| QUÉ HARÁS |
(1) ¿En qué fecha dice el fragmento que "aquí estamos"?
(2) Copia del fragmento el pasaje que va desde "Tengo miedo y" hasta "hora de luchar.".

| FRAGMENTO DEL TEXTO |
====
Y aquí estamos, a 18 de julio de 2012, pensando en el 18 de julio de 1936. Sintiendo que, por otras vías, están retomando el trabajo a medias, la dictadura reconvertida en dictablanda. En una poda prolongada de derechos civiles, laborales, sociales e incluso humanos, sin miramientos, sin contemplaciones. Sin vergüenza, cabe decir. Cada vez con menos miramientos a intentar, por lo menos, fingir que sienten relativa preocupación hacia aquellos a los que están hundiendo a la miseria.

La sombra del franquismo y todo lo que representa, esta derecha rancia, exacerbada e implacable, la izquierda debilitada por contradicciones e hipocresías, y la otra izquierda apabullada por leyes electorales que cada vez les entierran más en vida para condenarnos a un bipartidismo eterno. Nunca había sentido tal sensación de temor palpable ante un maremoto en ciernes, del cual ya hemos sentido por millares las fuertes olas previas que han ido derrumbando los diques de nuestra democracia.

Tengo miedo y por eso quiero luchar. Para evitar que nos impidan el acceso a la sanidad, a un trabajo digno, a la educación, a la cultura, a la convivencia pacífica entre ciudadanos iguales, a una justicia neutral, a una política democrática… En suma, a todo aquello que nos convierte en soberanos de nuestro destino. Pequeños o grandes gestos, todos contarán: ciudadanos, es hora de luchar.
====
| DATOS PROPORCIONADOS |
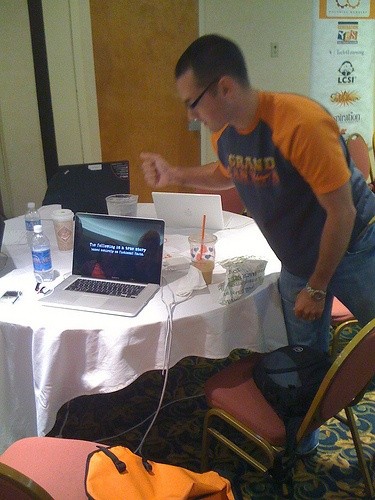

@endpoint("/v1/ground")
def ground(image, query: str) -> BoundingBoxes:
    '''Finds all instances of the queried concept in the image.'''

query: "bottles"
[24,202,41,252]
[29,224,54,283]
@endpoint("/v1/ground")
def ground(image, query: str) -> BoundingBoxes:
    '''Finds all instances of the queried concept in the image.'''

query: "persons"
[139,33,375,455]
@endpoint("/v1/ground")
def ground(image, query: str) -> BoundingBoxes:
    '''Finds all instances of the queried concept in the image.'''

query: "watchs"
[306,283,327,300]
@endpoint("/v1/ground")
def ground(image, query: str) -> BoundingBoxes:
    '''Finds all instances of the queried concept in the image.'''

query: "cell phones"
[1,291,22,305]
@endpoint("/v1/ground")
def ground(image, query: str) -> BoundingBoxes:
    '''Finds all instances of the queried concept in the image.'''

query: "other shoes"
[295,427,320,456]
====
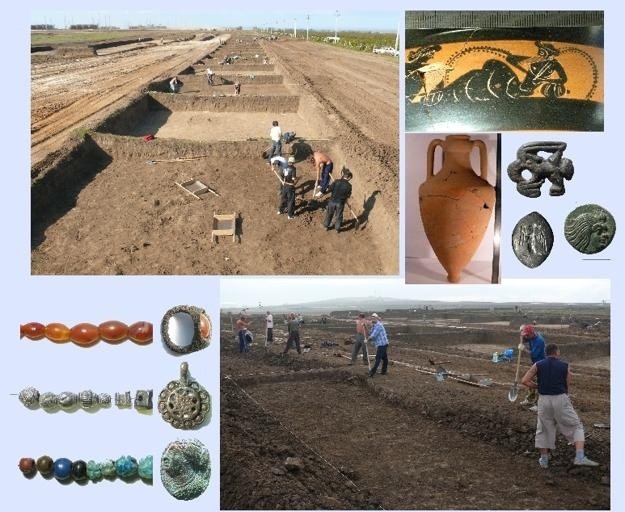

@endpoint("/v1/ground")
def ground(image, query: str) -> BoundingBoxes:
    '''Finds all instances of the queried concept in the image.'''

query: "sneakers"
====
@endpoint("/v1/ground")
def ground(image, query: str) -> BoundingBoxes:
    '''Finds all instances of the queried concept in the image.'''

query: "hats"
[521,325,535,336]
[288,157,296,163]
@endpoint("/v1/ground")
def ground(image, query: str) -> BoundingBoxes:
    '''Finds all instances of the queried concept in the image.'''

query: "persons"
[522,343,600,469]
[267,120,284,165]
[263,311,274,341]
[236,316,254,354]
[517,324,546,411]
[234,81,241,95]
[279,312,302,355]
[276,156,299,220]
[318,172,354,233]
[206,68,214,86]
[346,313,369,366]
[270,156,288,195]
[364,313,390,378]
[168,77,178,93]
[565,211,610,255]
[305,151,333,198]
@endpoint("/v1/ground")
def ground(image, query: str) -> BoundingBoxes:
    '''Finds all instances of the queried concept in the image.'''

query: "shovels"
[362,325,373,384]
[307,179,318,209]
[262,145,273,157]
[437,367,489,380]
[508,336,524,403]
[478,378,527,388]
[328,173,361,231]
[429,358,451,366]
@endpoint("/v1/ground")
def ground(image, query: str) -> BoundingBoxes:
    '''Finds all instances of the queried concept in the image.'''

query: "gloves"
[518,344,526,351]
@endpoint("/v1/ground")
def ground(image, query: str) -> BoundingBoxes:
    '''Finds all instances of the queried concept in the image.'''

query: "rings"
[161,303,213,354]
====
| EJERCICIO RESUELTO |
(1) El 18 de julio de 2012.

(2)
Tengo miedo y por eso quiero luchar. Para evitar que nos impidan el acceso a la sanidad, a un trabajo digno, a la educación, a la cultura, a la convivencia pacífica entre ciudadanos iguales, a una justicia neutral, a una política democrática… En suma, a todo aquello que nos convierte en soberanos de nuestro destino. Pequeños o grandes gestos, todos contarán: ciudadanos, es hora de luchar.